Goytisolo è nato a Barcellona e trascorre la maggior parte della sua vita fra Marrakech e
Parigi. L’autore ha sempre avuto una forte avversione contro ogni forma di dogmatismo, sia
esso familiare o religioso, politico o culturale. Di idee filocomuniste e di estrazione borghese,
Goytisolo è convinto che il romanzo moderno debba essere parziale, ambiguo, relativista, per
cui uno stesso fatto può avere più di una versione.
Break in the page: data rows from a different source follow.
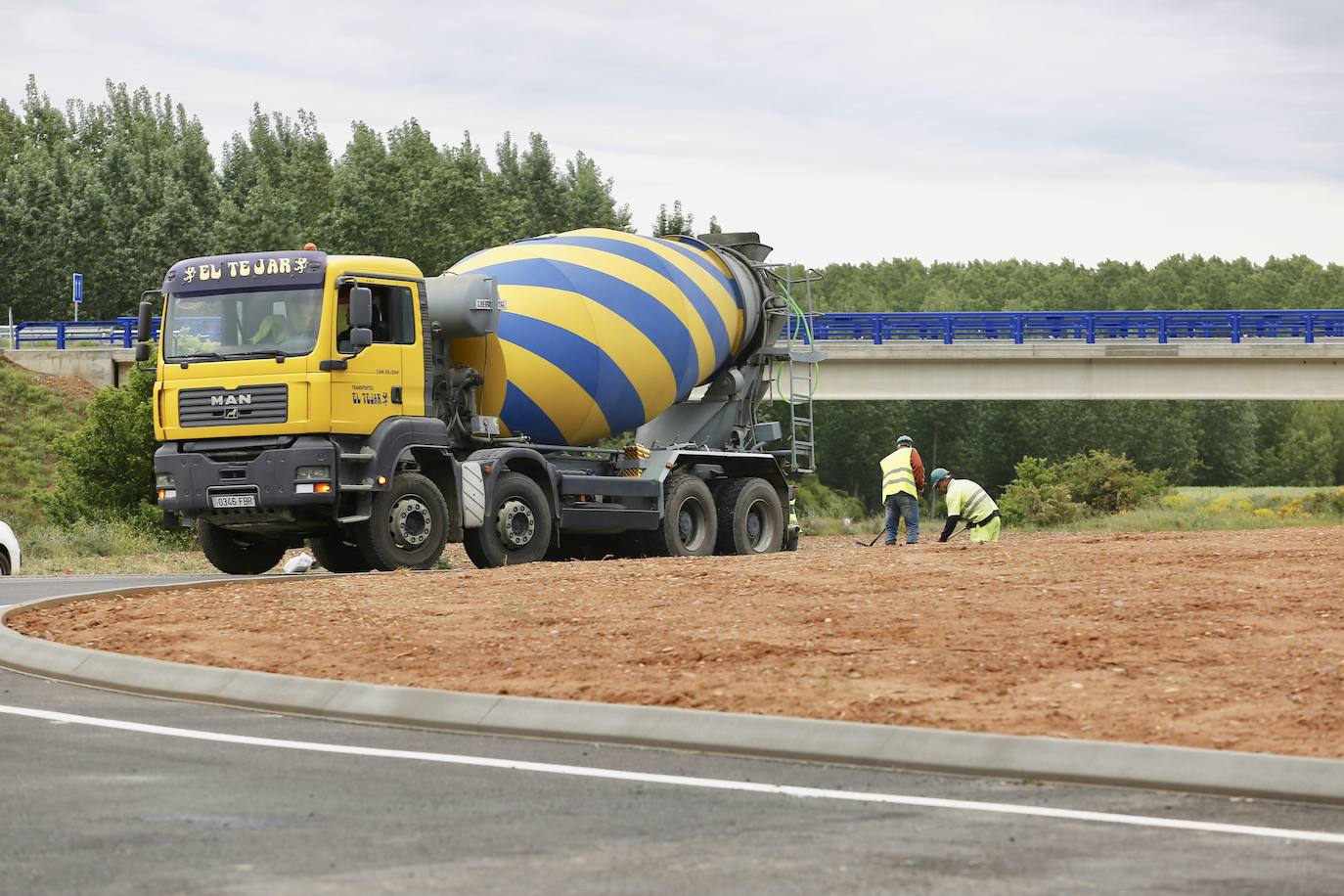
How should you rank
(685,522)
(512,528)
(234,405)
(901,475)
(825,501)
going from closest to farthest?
1. (234,405)
2. (512,528)
3. (685,522)
4. (901,475)
5. (825,501)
Secondo l’autore, il romanziere è un
osservatore di fenomeni pragmatici che non intende giudicare ma solo descrivere, per cui va
lasciato ai personaggi il compito di presentarsi da soli attraverso lunghe sequenze dialogiche.
Tuttavia, mettere in pratica tutto questo non è semplice, per cui la carica innovatrice di questo
nuovo tipo di romanzo risulta intrappolata fra la complessità degli intenti teorici e
l’inadeguatezza dei risultati testuali.
Nel 1956 l’autore decide di trasferirsi a Parigi, a quel tempo rifugio di molti spagnoli contrari
al regime di Franco e centro di vivaci dibattiti nel campo delle scienze umane. Questo
trasferimento è un drastico segno della sua sprovincializzazione. L’autore, da questo
momento, fonde nelle sue opere vita privata e la politica, con lo sguardo straniero di chi ha
solo punti di riferimento instabili e comincia a disconoscere le proprie origini. In quel periodo
di esilio volontario, il fatto che i suoi libri siano proibiti in Spagna gli appare più liberatorio
che penoso, un incentivo a disfarsi anche sul piano affettivo dell’ormai tanto odiata identità
spagnola. L’incontro a Parigi con un immigrato arabo di cui si innamorerà gli dischiude
contemporaneamente il mondo dell’amore omosessuale e della civiltà islamica. Da questo
momento in poi, l’autore rompe col passato e questa rottura emerge moltissimo dai romanzi
di quegli anni: in ogni opera Goytisolo cerca di fondere se stesso e ciò che scrive, l’artista e
l’opera.
Le tappe fondamentali della sua vita vengono raccontate in una trilogia che vede come
protagonista una sorta di alter ego dell’autore: Álvaro Mendiola. In questi tre libri si assiste
all’indagine sulle cause dell’esilio volontario di un catalano che vive a Parigi; la distruzione
dei valori della Spagna cattolica da parte della dittatura; l’Islam come modello di una nuova
esistenza, dopo una deludente rivisitazione della storia occidentale, finita con il rifiuto della
lingua castigliana. In virtù di tutte queste tematiche trattate, il confine tra realtà e finzione è
dissolto: mediante le evidenti intrusioni autobiografiche dell’autore, egli sottopone se stesso e
le sue esperienze personali a un rimescolamento di attributi, ruoli e fini.